That headline doesn’t mean what you think it means.
Back at the start of November I got an unsolicited email asking me for something. Not an uncommon occurrence. I get a surprising amount of offers on the blog email address, most of which I delete out of hand. This one, however, appeared to be from an actual person. I was still skeptical. If you send me a note asking for something on that account, expect that. But wanted to know what he was really up to.
Kevin, Head of Digital at Chedburn Networks Ltd, the makers of the text MMO Torn (from which I draw the title of this post, so there is that question answered) wanted to know if I would provide feedback on something akin to an MMORPG white paper project they were working on and, also, would I like my blog to be listed on the finished product.
After a bit of back and forth and cynicism on my part, set off by trigger words like “brand exposure,” I said I would look take a look.

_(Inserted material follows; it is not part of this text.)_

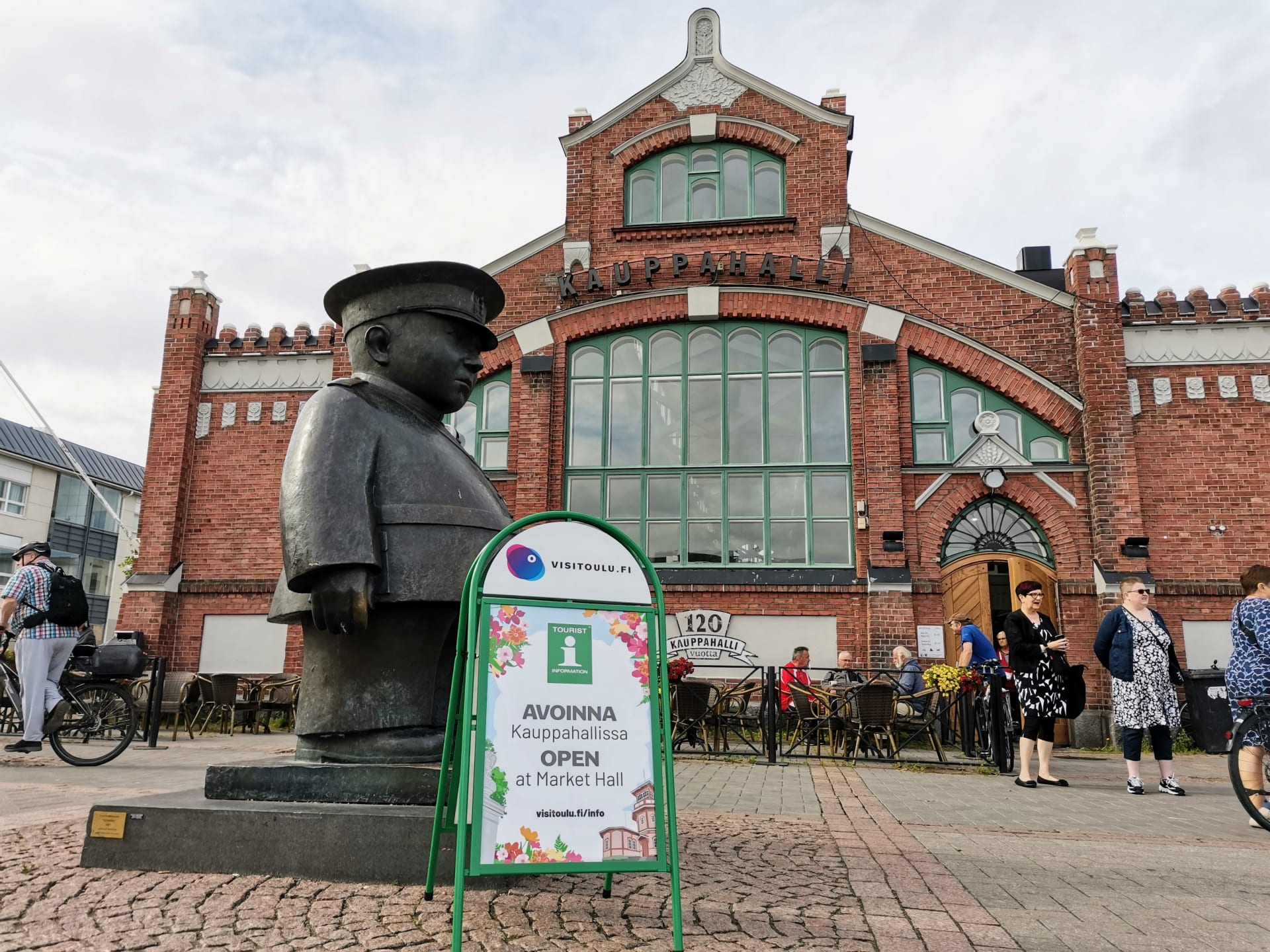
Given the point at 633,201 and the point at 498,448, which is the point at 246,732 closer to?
the point at 498,448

After seeing an early draft, I said I would be okay with being listed as an example of an MMORPG blogger along with Syp, Murph, Jewel, Chris from Game by Night (where is your handle, man?), and some John Doe guy that used to write about MMOs, then stopped, but who can’t stop reminding people that he could have been a contender or something.

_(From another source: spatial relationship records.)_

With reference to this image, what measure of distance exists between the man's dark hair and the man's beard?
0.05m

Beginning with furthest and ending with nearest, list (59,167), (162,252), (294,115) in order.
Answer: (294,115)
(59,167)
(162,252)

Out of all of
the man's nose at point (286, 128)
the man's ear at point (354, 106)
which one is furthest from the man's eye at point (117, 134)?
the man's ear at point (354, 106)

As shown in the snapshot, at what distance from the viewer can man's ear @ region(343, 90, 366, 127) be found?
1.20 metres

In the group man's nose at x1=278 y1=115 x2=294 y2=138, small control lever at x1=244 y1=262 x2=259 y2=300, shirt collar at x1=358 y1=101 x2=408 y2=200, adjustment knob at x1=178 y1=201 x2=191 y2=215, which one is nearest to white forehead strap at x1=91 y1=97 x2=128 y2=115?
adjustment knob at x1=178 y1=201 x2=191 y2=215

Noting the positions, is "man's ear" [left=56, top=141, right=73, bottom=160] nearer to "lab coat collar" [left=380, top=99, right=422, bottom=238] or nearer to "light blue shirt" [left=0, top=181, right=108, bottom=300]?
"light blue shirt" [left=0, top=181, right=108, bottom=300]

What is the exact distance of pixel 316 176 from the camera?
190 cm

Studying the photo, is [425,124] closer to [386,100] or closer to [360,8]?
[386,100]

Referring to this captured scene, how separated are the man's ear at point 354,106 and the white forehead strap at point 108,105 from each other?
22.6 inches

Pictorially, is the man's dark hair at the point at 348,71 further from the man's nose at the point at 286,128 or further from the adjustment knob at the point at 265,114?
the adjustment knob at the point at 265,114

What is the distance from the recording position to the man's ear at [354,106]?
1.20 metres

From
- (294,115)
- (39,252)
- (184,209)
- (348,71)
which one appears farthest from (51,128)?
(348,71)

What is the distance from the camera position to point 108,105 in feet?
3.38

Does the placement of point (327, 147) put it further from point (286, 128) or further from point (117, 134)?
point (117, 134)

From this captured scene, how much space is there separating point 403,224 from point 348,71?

(I also appear to be the only one of the six that can follow instructions, judging from the final product, where I am the only one with an “established” date.)

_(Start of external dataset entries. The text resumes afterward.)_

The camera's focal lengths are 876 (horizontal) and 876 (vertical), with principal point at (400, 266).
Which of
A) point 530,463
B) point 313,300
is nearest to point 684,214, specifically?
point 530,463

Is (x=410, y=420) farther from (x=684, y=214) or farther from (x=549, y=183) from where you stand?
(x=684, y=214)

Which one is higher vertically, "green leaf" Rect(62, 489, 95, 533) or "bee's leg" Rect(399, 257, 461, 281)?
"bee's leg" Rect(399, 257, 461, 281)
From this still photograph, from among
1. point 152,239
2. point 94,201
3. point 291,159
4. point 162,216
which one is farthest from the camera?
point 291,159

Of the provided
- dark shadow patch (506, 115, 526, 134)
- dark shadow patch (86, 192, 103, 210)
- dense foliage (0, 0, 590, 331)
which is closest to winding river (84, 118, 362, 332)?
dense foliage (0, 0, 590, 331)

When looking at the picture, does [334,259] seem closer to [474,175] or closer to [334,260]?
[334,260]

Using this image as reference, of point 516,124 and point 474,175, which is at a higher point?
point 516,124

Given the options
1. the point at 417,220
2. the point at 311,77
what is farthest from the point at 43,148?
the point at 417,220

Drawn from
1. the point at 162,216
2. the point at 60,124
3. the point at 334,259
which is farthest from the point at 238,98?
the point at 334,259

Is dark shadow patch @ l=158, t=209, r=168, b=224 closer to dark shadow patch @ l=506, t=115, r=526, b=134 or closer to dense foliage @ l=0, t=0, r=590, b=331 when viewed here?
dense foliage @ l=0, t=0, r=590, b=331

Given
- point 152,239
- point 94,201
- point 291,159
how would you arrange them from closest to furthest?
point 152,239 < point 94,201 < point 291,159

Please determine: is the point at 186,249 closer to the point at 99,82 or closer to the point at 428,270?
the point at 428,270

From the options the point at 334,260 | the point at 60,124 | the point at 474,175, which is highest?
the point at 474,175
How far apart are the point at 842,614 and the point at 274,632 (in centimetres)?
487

That was in late November, after which the whole thing dwindled into silence… until this week, when I got an email with a link to the finished product. You can go see it here.
There is actually quite a bit of information packed into that. There is a nice little history of online games with a timeline that starts with Ultima Online and carries through to today, picking out some events that have happened along the way. It is interesting, in its way, to see what got included. I’m not sure that the EVE Online T20 scandal ranks up there with the advent of Leeroy Jenkins. And did nothing happen in 2009 besides the launch of Aion? It is also hard for me to see these two next to each other like they were totally unconnected events. And no mention of Warhammer Online, which killed the genre.
There is also a chart listing out the top MMOs out right now that contains some hard numbers that I am sure people will want to see. You can, I suppose, extrapolate total player bases by multiplying players per world by the number of worlds they list out. Of course EVE Online is the top MMO when you sort that way, though the total players is a bit gloomy, while the WoW numbers seem to add up to a total not seen since 2010.
I asked about the source for some of those numbers, as some of them seem quite questionable, like the ones listed for EverQuest Next.
But there it is, a pile of data ready to be argued over. I can foresee some doom and gloom coming from a few entries on the list or what it means to be in the top five, depending on how you sort things.
Anyway, if you are a general MMORPG nerd there is probably something in the report that will interest you. If nothing else, there ought to be something to spark a blog post. I will likely write something further once I have had time to sit down and digest what is there. And it is nice to be told how popular I am again. It says so right there in that last section. All right, Mr. DeMille, I’m ready for my authoritative close-up.